At another point, Moore says, “This is democracy, a system of taking and giving–mostly taking.”
The movie opens with an unusual request that certain people should leave the auditorium before the movie even starts, because what they are about to see might be too much for them.
Then we see a nice comparison between the Roman Empire and what caused its downfall with present-day United States, followed by disturbing videos shot during the forced evictions of homeowners from their homes.
We then get a history lesson of the career of Ronald Reagan, the star of B movies before he became a television spokesman for corporate greed and then continued as a spokesman for corporate greed after becoming president.
Moore says that the country was run by corporations and it was done for sort-term profits and destroying the unions, and we see and hear how corporations and banks wanted to remake America to serve them instead of the people.
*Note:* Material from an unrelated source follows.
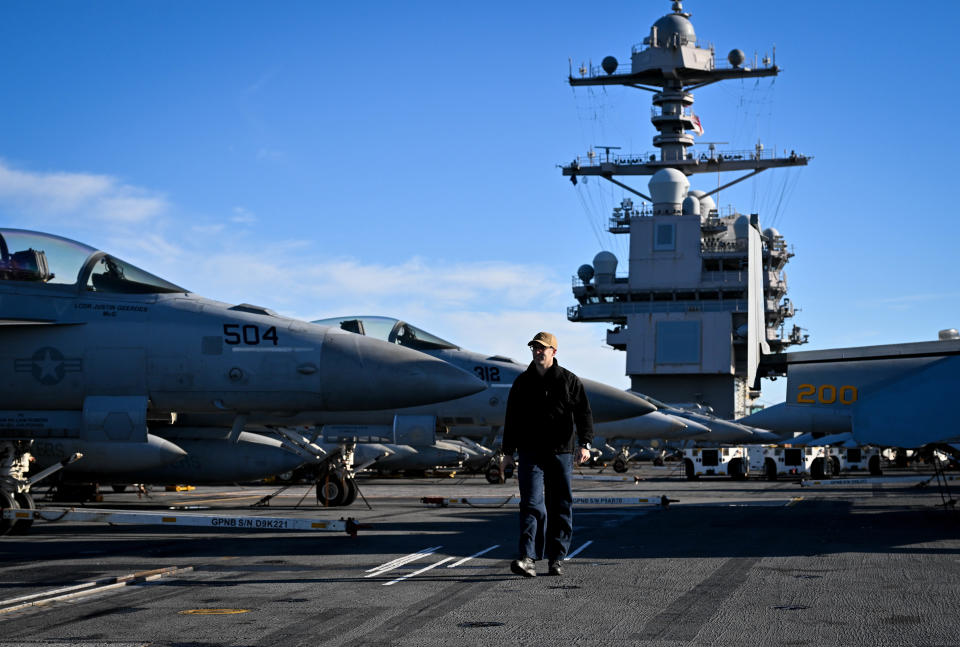 GOSPORT, ENGLAND - NOVEMBER 17: Ensign Marty Carey walks on the flight deck of USS Gerald R. Ford, on November 17, 2022 in Gosport, England. The USS Gerald R. Ford (CVN-78) is the lead ship of her class of United States Navy aircraft carriers. Commissioned in 2017, the carrier is powered by two nuclear reactors with a length of 1,092 feet and displacement of 100,000 long tons full load. With a crew of approximately 4,550, 75+ aircraft and state of the art weaponry, the first-in-class is the US Navy's most advanced aircraft carrier. USS Gerald Ford has been carrying out NATO exercises in the North Atlantic with French and Spanish ships. (Photo by Finnbarr Webster/Getty Images)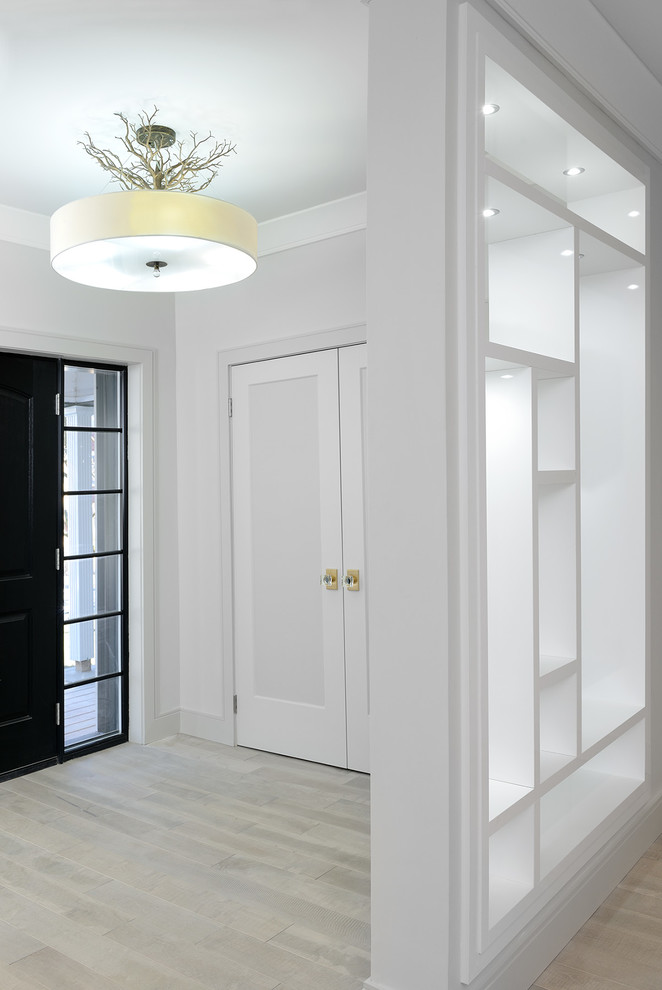 Imagen de distribuidor clásico renovado de tamaño medio con paredes blancas, suelo de madera clara, puerta simple, puerta negra y suelo gris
The messages and examples are so upsetting that you would cry if you weren’t laughing at Moore’s commentary and his filmmaking tactics for making his points.
In the end, however, the film is very patriotic, and you will cry for joy at the hope that still remains.
However, be sure to stay for the closing credits to learn more interesting details about information in the film.
CAPITALISM: A LOVE STORY is an eye-opening and entertaining lesson in where we are and how we got here.
I’m Dan Culberson and this is “Hotshots.”